El reloj no ha dado las 9:00 y ya se impone el sol sobre la taberna del barrio. El sonido del arrastre de sillas y mesas actúa cual despertador de domingo: el que te despierta pero no sobresalta, el que avisa de que, si quieres, un nuevo día está arrancando ahí fuera. Allá tú si quieres unirte a él, y tienes suerte de poder elegir si hacerlo o no.

 Las hojas casi pegadas de los periódicos denotan que la clientela ha decidido hacer oídos sordos a lo que ocurre más allá de la Calle Esperanza. “Hoy no”, masculla Mariano a una camarera que con tez ajada oculta la juventud perdida a los 16, cuando su padre le mandó ayudar a comprar viandas con jornadas de 12 horas al día. “Y a mí qué”. Pilar lleva ya diez poniendo cañas y cambiando el aceite de las freidoras. Su vida comienza a las 12 de la noche y termina a las 8 de la mañana del día siguiente. Tiempo suficiente para cenar, dar el beso de buenas noches a Lourditas, dormir ella si tiene el privilegio y hasta las 7 del día siguiente. Ahí sí que suena la alarma, y lo hace con la mala leche del peor de los envidiosos. “Muchacho, ¡qué me vas a envidiar tú a mí si de nada dispongo y todo me falta”.

  Y no dan ni las 10 y entra Manolo con toda su tropa, que incluye mujer, tres hijos, padre y suegros. Como cada domingo y de manera casi religiosa pide su carajillo de domingo, el cola cao para los niños y café con leche para los demás. La variante torrefacto, que no es que sepa a tostado sino a quemado, pero cómo despierta el condenado. Y una vez la sangre espabila se acercan a su trofeo de fin de semana, la que tiene luces y botones, la que un día antes pretendía tocar Piluca hasta que su madre, como si tratara de evitar que la niña tocara veneno apartaba de un manotazo su inocente mano de las teclas que me dicen “si tú me dices ven, lo dejo todo”. A Manolo tampoco le gusta que sus hijos la toquen, no sea tú que se vicien. Y entonces comienza la ceremonia. Céntimo arriba, céntimo abajo, la tragaperras hace honor a su nombre y en los ojos de la familia se reflejan los dólares, los tréboles y las manzanas. “¡Cobra, cóbralo!” gritan los castos niños, a los que la ambición aún no les ha alcanzado, mientras el padre, que es el patriarca y dueño de sus actos y de los de su familia, hace oídos sordos.

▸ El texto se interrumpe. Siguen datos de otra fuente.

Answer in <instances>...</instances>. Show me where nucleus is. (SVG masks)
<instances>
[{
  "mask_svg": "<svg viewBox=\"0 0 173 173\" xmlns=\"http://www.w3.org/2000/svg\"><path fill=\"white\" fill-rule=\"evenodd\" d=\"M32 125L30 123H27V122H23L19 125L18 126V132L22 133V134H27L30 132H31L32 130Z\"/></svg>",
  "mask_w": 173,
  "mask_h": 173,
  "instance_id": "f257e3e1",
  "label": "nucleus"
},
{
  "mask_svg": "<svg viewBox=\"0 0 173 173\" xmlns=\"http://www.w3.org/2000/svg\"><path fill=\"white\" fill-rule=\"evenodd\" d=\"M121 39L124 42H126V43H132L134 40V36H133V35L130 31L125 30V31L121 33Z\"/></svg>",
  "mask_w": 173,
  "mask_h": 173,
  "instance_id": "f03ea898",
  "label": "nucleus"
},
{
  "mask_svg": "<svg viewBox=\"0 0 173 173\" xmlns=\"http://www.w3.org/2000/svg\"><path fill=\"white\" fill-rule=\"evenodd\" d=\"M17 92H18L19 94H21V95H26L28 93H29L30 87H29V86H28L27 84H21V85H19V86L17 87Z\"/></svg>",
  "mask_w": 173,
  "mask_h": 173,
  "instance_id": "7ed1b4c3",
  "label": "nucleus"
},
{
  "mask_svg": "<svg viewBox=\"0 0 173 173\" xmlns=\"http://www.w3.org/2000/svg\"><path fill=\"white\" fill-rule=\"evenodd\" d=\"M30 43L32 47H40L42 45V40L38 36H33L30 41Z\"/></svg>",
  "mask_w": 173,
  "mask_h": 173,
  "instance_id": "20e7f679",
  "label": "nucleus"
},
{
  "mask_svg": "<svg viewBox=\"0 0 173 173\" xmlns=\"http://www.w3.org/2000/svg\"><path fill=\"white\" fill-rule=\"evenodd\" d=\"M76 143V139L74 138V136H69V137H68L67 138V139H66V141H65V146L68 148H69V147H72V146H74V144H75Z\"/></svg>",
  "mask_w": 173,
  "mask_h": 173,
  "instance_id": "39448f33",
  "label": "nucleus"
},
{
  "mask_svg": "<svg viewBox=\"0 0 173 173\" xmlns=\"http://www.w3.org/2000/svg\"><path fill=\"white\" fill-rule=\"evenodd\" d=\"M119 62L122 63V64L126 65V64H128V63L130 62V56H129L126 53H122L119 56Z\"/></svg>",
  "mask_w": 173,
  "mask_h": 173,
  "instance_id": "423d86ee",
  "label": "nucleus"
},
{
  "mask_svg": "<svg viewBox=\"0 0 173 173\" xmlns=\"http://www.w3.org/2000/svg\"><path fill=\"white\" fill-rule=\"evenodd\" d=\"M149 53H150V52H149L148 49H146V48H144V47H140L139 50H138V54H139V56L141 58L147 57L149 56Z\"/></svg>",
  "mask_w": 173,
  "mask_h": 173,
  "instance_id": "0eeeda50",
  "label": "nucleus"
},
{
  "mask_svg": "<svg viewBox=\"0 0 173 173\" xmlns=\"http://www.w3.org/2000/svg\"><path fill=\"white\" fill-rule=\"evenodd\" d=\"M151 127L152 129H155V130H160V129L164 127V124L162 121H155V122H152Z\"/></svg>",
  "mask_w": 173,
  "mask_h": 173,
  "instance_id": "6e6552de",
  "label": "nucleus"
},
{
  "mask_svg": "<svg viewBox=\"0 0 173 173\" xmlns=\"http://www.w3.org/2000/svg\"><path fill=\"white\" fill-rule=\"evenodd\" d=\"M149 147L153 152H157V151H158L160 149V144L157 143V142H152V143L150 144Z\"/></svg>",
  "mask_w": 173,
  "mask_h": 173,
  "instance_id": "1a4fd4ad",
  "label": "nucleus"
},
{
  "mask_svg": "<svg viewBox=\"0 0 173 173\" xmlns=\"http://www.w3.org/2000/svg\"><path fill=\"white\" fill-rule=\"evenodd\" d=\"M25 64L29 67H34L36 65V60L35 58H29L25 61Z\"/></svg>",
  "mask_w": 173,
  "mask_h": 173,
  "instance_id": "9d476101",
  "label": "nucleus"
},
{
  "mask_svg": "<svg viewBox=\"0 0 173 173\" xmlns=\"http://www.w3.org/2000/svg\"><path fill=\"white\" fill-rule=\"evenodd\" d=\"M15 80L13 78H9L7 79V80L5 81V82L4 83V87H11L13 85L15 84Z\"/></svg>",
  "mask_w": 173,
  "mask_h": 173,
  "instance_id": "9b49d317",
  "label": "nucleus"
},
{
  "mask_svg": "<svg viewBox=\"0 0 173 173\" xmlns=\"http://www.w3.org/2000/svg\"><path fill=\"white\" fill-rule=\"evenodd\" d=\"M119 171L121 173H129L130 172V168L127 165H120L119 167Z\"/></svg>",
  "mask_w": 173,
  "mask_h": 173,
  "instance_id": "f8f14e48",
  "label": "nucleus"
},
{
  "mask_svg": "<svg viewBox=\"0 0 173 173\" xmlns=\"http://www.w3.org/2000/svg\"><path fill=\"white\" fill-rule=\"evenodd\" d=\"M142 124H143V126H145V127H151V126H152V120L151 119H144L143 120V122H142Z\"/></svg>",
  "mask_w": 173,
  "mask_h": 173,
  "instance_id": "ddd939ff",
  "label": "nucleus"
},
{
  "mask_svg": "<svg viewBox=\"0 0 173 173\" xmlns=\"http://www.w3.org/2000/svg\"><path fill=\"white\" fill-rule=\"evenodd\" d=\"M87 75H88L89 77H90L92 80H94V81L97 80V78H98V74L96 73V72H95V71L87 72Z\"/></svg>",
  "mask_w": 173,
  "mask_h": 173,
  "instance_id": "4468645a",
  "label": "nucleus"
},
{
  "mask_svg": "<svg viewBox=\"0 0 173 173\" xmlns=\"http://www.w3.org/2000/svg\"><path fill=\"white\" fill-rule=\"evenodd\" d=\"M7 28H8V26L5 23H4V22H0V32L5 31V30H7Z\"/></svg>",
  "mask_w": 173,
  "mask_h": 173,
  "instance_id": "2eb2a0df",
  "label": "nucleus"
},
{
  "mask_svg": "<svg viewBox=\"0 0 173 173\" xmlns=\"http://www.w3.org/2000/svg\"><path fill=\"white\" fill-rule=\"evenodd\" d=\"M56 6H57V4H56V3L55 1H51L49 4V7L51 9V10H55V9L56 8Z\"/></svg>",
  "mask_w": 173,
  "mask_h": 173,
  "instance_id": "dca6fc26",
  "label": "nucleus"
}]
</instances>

 Cuando terminen la partida darán su paseo dominical y después volverán a casa, con el mismo o seguro más vacío bolsillo. Pero a diferencia de otras veces, esta es distinta. Al llegar ven la llamada perdida de Perico el extremeño, que se marchó a Barcelona hace ya 30 años buscando una vida más próspera. Que le van a cerrar la fábrica porque los dueños se marchan, hartos de la parodia en la que viven instalados. Y Perico no tiene dónde trabajar casi a las puertas de la jubilación. Y le pide ayuda a Manolo, que se ha gastado los ahorros en tragaperras dominicales y apuestas. En esas no participa el resto de la familia. Y las monedas han pasado a billetes con muchos ceros. “Pero Perico, cuéntame, que yo ya no pongo las noticias desde hace semanas, ya sabes, que España me tiene harto con tanta corrupción y tanta tontería”.

 Y Perico le explica con la mirada cabizbaja a su hermano, que acaba de perder su trabajo porque directamente no se presentaba. Y a todo esto la tele puesta en el bar. La que Pilar suele poner de fondo como quien oye una película para no sentirse solo. Y escucha a ese hombre oír hablar de una Cataluña que 500 años después unos pocos no iban a destruir.  Un cliente se levanta y aplaude. “¡Viva España!, se merece el Nobel, el Cervantes y un monumento”. Otro le grita “facha”.  Y Pilar les sirve una caña a los dos. “Pst, invita la casa”. Y brindan, y se dan cuenta de todo.